→ **Page excerpt**:
Both row and column totals fixed. Another logical possibility is that you designed the experiment so that both the row totals and the column totals are fixed. This doesn’t make any sense at all in the chapek9 example, but there are other deisgns that can work this way. Suppose that I show you a collection of 20 toys, and then given them 10 stickers that say boy and another 10 that say girl. I then give them 10 blue stickers and 10 pink stickers. I then ask you to put the stickers on the 20 toys such that every toy has a colour and every toy has a gender. No matter how you assign the stickers, the total number of pink and blue toys will be 10, as will the number of boys and girls. In this design both the rows and columns of the contingency table are fixed. This is referred to as “hypergeometric” sampling, and if that’s what you’ve done you should specify sampleType = "hypergeom".

→ **Given exercise 1**: In the contingency-table excerpt, what should sampleType be set to for hypergeometric sampling?
→ **Given exercise 2**: Return each line of the entries that contains the string "left".

→ **Data provided**:
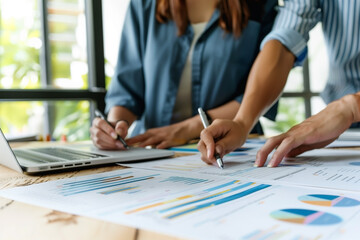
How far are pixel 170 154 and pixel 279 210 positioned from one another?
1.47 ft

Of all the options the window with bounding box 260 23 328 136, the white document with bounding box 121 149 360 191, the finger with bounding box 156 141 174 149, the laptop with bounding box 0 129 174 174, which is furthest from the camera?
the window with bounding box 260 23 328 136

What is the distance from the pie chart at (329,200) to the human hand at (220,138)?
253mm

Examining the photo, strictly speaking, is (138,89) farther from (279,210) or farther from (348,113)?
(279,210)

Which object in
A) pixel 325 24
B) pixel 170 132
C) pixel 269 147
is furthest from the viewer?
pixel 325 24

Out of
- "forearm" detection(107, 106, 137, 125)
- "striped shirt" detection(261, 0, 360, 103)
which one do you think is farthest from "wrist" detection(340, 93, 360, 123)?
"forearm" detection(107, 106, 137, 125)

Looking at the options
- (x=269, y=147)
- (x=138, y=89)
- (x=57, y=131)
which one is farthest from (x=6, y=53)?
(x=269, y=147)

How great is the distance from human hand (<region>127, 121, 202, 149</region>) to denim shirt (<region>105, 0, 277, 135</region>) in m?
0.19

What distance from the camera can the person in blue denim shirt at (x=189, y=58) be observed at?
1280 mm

==

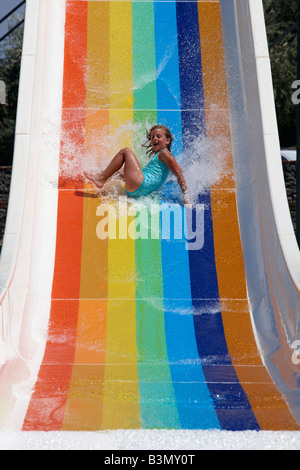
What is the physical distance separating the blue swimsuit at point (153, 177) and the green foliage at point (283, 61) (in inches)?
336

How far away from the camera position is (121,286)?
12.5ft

---

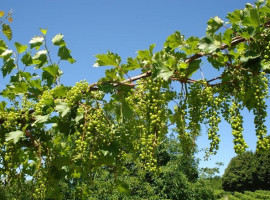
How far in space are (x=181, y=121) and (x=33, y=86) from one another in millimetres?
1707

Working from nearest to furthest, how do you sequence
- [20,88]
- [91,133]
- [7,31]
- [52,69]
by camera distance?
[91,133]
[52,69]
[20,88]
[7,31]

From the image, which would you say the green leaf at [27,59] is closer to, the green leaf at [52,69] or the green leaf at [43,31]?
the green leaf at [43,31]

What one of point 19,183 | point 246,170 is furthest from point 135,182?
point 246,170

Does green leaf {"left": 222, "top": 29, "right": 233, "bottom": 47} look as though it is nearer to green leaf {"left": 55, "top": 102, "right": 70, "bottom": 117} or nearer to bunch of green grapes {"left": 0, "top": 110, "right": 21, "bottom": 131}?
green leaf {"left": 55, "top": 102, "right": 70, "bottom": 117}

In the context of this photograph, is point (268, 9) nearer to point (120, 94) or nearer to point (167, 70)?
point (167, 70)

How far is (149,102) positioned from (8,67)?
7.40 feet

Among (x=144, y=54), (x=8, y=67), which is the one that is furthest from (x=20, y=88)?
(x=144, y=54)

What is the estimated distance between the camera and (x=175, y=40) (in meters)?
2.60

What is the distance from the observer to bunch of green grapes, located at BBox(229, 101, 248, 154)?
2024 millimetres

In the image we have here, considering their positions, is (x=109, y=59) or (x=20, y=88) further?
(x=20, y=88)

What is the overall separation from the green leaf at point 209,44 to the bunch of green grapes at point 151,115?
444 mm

→ **Correct answer 1**: sampleType = "hypergeom"

→ **Correct answer 2**:
Does green leaf {"left": 222, "top": 29, "right": 233, "bottom": 47} look as though it is nearer to green leaf {"left": 55, "top": 102, "right": 70, "bottom": 117} or nearer to bunch of green grapes {"left": 0, "top": 110, "right": 21, "bottom": 131}?
green leaf {"left": 55, "top": 102, "right": 70, "bottom": 117}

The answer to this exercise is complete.